Exercise>
Write out the stretch from the line that contains "Sorted from furthest to closest, how would" through the line that contains "24 centimetres", keeping every line identical and including both ends. Leave the pictures out of your copy.
— BEGIN Data supplied —
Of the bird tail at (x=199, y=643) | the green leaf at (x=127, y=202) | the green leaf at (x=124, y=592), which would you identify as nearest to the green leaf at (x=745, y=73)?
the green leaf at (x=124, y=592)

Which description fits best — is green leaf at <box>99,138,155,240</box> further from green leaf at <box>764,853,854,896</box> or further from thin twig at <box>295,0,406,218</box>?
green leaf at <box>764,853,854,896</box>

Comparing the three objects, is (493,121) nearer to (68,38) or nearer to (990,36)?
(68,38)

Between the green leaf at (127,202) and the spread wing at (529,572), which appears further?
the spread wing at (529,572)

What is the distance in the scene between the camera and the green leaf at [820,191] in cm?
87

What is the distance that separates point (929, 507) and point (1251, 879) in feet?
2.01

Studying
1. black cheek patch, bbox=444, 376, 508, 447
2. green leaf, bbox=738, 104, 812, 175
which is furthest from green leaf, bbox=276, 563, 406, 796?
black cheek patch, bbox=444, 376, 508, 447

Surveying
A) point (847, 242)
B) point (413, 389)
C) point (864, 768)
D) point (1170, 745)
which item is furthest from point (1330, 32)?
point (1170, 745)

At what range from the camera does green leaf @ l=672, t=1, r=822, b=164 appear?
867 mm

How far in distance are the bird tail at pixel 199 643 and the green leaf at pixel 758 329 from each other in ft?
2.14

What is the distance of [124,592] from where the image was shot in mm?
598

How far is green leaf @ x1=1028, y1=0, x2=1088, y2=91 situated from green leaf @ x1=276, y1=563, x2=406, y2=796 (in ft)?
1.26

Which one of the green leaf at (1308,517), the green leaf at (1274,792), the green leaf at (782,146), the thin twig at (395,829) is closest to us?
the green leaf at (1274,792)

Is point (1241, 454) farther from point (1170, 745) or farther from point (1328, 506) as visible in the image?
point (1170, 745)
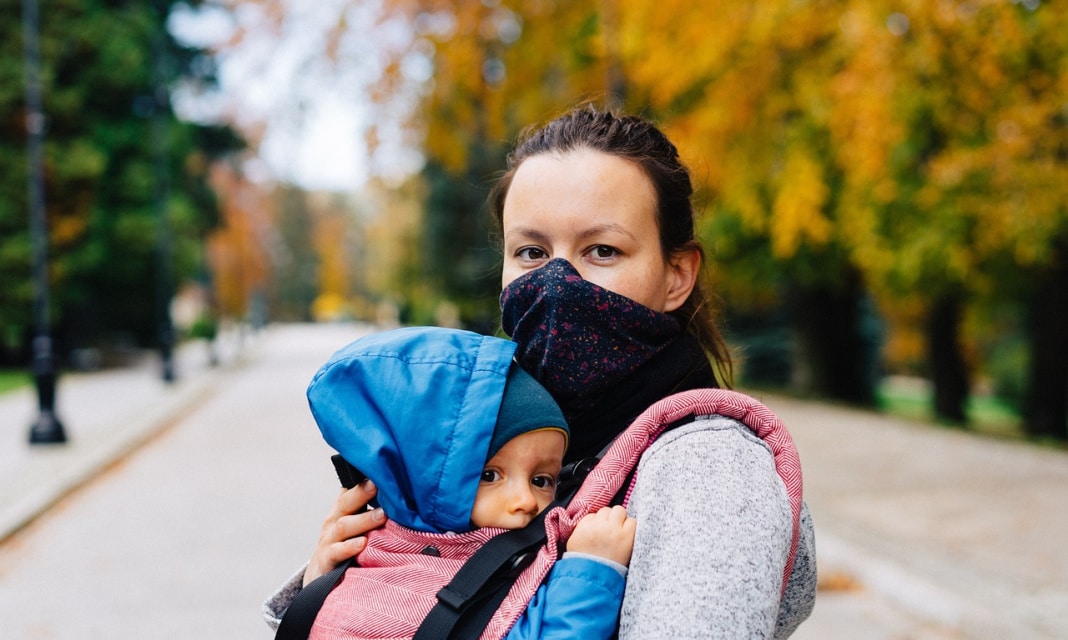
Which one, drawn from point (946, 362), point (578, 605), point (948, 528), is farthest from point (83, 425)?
point (946, 362)

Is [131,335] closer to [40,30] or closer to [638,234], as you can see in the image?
[40,30]

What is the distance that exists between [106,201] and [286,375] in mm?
7737

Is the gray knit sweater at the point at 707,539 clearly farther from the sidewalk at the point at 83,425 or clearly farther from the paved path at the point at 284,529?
the sidewalk at the point at 83,425

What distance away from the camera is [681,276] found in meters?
1.86

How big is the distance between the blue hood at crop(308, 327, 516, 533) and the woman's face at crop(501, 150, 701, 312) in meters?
0.24

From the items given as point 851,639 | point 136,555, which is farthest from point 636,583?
point 136,555

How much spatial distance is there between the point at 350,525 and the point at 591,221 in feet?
2.13

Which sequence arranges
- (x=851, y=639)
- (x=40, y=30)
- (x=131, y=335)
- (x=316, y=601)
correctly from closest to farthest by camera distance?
(x=316, y=601), (x=851, y=639), (x=40, y=30), (x=131, y=335)

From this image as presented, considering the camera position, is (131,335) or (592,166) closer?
(592,166)

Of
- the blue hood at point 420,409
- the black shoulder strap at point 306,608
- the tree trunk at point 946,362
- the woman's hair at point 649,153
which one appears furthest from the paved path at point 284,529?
the tree trunk at point 946,362

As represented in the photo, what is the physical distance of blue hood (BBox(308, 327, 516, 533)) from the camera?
58.9 inches

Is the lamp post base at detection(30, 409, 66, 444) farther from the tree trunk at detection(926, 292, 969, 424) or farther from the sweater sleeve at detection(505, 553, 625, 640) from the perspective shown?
the tree trunk at detection(926, 292, 969, 424)

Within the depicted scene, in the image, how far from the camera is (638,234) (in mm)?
1700

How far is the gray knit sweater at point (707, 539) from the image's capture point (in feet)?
4.22
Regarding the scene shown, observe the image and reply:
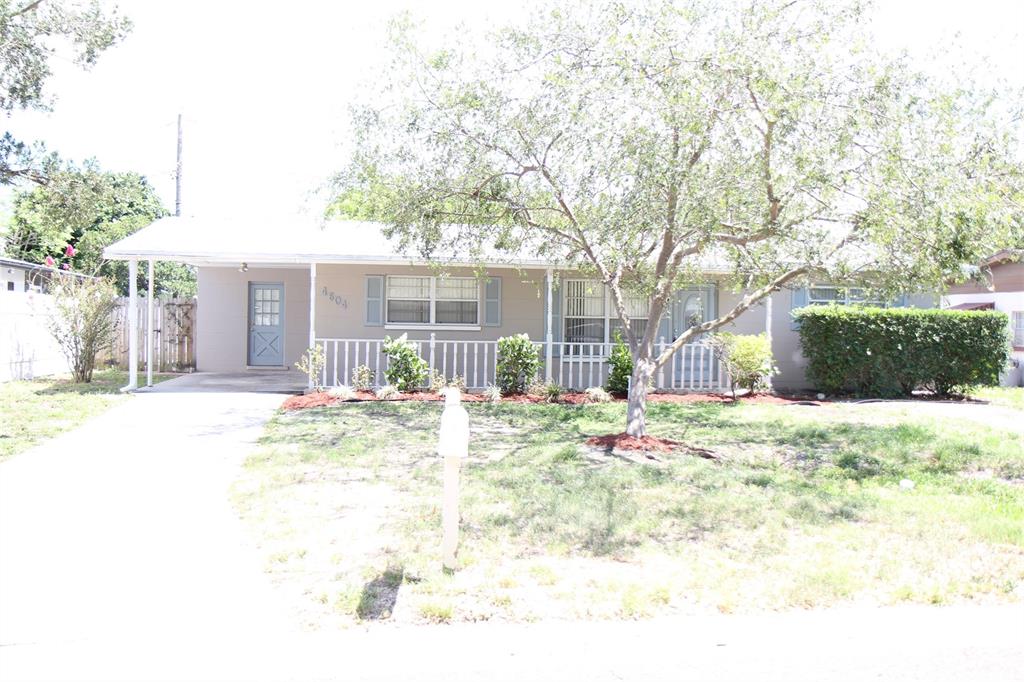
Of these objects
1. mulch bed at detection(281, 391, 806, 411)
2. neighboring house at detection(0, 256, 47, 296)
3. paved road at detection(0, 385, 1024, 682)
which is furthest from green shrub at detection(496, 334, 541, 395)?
neighboring house at detection(0, 256, 47, 296)

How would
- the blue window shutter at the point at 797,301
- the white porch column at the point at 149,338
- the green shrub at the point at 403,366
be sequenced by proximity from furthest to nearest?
the blue window shutter at the point at 797,301 → the white porch column at the point at 149,338 → the green shrub at the point at 403,366

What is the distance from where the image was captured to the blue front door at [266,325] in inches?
733

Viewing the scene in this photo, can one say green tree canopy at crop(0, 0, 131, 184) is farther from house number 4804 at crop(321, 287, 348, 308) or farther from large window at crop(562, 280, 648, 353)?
large window at crop(562, 280, 648, 353)

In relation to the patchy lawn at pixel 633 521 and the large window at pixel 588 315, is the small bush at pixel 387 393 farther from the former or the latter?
the large window at pixel 588 315

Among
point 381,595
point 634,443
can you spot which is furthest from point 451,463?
point 634,443

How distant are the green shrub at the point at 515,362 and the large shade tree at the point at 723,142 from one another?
4711 mm

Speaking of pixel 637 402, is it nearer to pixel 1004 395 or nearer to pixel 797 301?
pixel 797 301

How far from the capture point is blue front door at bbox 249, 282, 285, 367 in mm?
18609

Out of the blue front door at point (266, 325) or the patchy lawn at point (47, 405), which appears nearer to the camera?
the patchy lawn at point (47, 405)

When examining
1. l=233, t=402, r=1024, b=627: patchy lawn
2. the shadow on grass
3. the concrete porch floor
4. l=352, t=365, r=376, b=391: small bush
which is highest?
l=352, t=365, r=376, b=391: small bush

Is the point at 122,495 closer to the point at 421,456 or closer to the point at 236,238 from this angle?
the point at 421,456

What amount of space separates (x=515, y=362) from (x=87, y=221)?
23.3 feet

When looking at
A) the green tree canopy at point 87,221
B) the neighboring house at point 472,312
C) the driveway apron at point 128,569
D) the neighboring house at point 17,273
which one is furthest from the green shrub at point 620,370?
the neighboring house at point 17,273

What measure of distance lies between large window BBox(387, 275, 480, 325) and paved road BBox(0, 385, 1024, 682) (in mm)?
10135
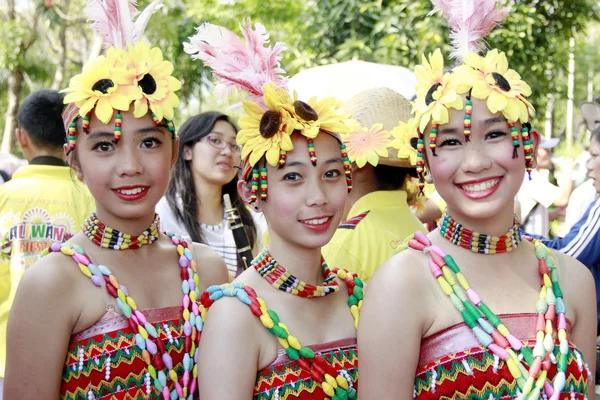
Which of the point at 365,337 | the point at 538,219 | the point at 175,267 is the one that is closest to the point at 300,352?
the point at 365,337

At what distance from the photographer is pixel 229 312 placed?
2.12 metres

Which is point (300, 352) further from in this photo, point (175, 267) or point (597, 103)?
point (597, 103)

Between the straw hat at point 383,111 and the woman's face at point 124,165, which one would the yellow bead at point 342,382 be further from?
the straw hat at point 383,111

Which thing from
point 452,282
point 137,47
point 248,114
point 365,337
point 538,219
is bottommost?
point 538,219

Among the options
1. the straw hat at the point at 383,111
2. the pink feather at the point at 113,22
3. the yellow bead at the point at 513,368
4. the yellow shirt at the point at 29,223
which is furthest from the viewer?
the yellow shirt at the point at 29,223

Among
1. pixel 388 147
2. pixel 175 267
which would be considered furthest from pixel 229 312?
pixel 388 147

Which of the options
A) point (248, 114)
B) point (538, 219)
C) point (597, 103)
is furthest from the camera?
point (538, 219)

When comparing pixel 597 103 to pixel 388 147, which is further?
pixel 597 103

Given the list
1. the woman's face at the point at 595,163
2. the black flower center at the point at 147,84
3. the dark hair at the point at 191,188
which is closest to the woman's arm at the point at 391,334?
the black flower center at the point at 147,84

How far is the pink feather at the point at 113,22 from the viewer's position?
2566 millimetres

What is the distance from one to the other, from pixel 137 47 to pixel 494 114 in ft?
4.26

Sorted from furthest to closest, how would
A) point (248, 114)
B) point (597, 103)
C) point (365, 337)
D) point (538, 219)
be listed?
point (538, 219) → point (597, 103) → point (248, 114) → point (365, 337)

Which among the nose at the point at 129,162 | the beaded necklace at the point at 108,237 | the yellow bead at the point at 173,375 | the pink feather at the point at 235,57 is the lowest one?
the yellow bead at the point at 173,375

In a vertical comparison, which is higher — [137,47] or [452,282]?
[137,47]
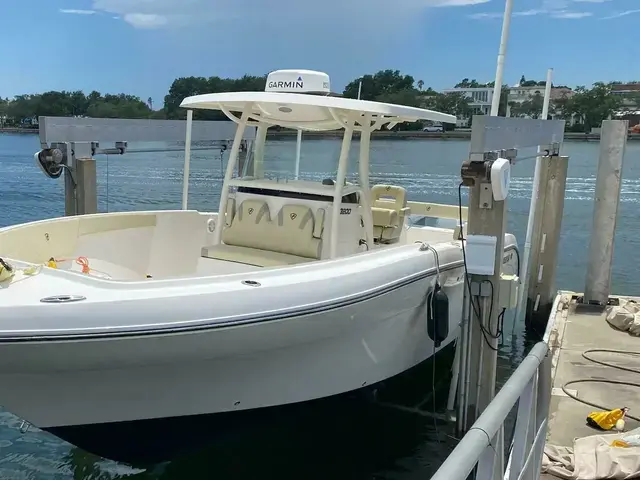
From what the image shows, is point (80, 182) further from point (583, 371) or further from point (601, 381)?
point (601, 381)

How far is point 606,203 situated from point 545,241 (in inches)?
41.2

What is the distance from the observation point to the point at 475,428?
6.49ft

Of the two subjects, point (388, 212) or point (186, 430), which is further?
point (388, 212)

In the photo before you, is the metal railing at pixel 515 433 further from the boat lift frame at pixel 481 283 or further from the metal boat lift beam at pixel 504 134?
the metal boat lift beam at pixel 504 134

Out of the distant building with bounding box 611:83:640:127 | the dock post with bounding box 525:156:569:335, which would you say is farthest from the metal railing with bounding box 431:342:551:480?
the distant building with bounding box 611:83:640:127

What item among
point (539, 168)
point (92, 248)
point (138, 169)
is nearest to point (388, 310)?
point (92, 248)

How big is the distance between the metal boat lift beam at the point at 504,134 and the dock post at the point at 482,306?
24 centimetres

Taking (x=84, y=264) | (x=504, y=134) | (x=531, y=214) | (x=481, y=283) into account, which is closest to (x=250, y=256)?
(x=84, y=264)

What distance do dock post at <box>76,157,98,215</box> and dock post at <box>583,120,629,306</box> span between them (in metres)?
5.70

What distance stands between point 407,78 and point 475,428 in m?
10.6

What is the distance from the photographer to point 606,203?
8266 mm

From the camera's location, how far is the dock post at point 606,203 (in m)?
8.20

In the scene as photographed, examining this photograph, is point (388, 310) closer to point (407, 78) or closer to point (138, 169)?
point (407, 78)

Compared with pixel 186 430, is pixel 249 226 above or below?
above
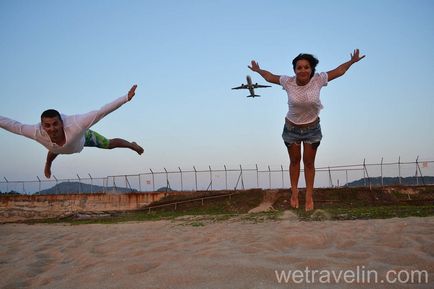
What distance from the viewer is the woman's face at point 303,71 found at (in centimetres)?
538

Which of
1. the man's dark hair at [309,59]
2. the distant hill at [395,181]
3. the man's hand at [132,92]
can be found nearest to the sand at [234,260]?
the man's hand at [132,92]

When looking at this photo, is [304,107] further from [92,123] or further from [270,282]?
[270,282]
— END Data supplied —
Result of this exercise>
Sorted from furthest to closest, how would
A) point (248, 114)
B) point (597, 103)
C) point (365, 337)
D) point (538, 219)
be listed?
point (538, 219) → point (597, 103) → point (248, 114) → point (365, 337)

Which among the nose at the point at 129,162 | the beaded necklace at the point at 108,237 | the yellow bead at the point at 173,375 | the pink feather at the point at 235,57 is the lowest one?
the yellow bead at the point at 173,375

In a vertical comparison, which is higher — [137,47] or [452,282]?
[137,47]
From what the image shows, is point (80, 182) further from point (583, 371) or further from point (601, 381)?
point (601, 381)

How far is point 606,203 situated from point 545,241 (in inches)?
41.2

What is the distance from the observation point to the point at 475,428?
6.49ft

Of the two subjects, point (388, 212) or point (186, 430), which is further?
point (388, 212)

In the photo before you, is the metal railing at pixel 515 433 further from the boat lift frame at pixel 481 283 or further from the metal boat lift beam at pixel 504 134?
the metal boat lift beam at pixel 504 134

Out of the distant building with bounding box 611:83:640:127 | the dock post with bounding box 525:156:569:335, which would you say is farthest from the metal railing with bounding box 431:342:551:480?
the distant building with bounding box 611:83:640:127

What item among
point (539, 168)
point (92, 248)
point (138, 169)
is nearest to point (388, 310)?
point (92, 248)

How big is the distance between the metal boat lift beam at the point at 504,134 and the dock post at the point at 482,306?
24 centimetres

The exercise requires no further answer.